What the exercise asks: Reproduce every one of the following rows verbatim, keeping their original order.
* start *
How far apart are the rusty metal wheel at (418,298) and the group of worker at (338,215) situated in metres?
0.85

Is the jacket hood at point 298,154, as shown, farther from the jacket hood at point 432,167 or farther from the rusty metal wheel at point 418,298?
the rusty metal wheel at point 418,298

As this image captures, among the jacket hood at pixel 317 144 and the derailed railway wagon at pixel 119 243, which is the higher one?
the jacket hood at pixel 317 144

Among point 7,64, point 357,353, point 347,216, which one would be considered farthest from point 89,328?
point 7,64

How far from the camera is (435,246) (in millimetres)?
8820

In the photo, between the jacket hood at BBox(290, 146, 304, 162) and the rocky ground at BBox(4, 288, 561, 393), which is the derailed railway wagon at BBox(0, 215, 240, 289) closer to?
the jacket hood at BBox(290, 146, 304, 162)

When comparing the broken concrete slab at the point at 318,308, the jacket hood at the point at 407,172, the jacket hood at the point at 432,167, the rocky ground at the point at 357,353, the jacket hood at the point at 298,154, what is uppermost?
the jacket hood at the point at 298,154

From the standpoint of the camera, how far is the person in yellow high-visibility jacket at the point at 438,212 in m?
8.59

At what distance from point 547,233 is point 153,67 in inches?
* end *
Written response:
How far apart are the rusty metal wheel at (418,298) and the group of worker at (338,215) situated in metres?
0.85

Is the jacket hood at point 298,154, as shown, farther from the jacket hood at point 432,167 or farther from the rusty metal wheel at point 418,298?
the rusty metal wheel at point 418,298

As this image captures, among the jacket hood at pixel 317 144 and the derailed railway wagon at pixel 119 243, which is the higher one?
the jacket hood at pixel 317 144

Among point 7,64, point 357,353, point 347,216, which one would be considered farthest from point 89,328?
point 7,64

How far from the camera is (435,246) (in millimetres)?
8820

In the photo, between the jacket hood at BBox(290, 146, 304, 162) and the rocky ground at BBox(4, 288, 561, 393), which is the derailed railway wagon at BBox(0, 215, 240, 289) closer to?
the jacket hood at BBox(290, 146, 304, 162)

When comparing the broken concrete slab at the point at 318,308, the jacket hood at the point at 407,172, the jacket hood at the point at 432,167, the rocky ground at the point at 357,353, the jacket hood at the point at 298,154, what is uppermost?
the jacket hood at the point at 298,154

From the standpoint of the camera, how far is the person in yellow high-visibility jacket at the point at 438,212 in m?
8.59

At what distance from point 547,233 is point 153,67 in inches?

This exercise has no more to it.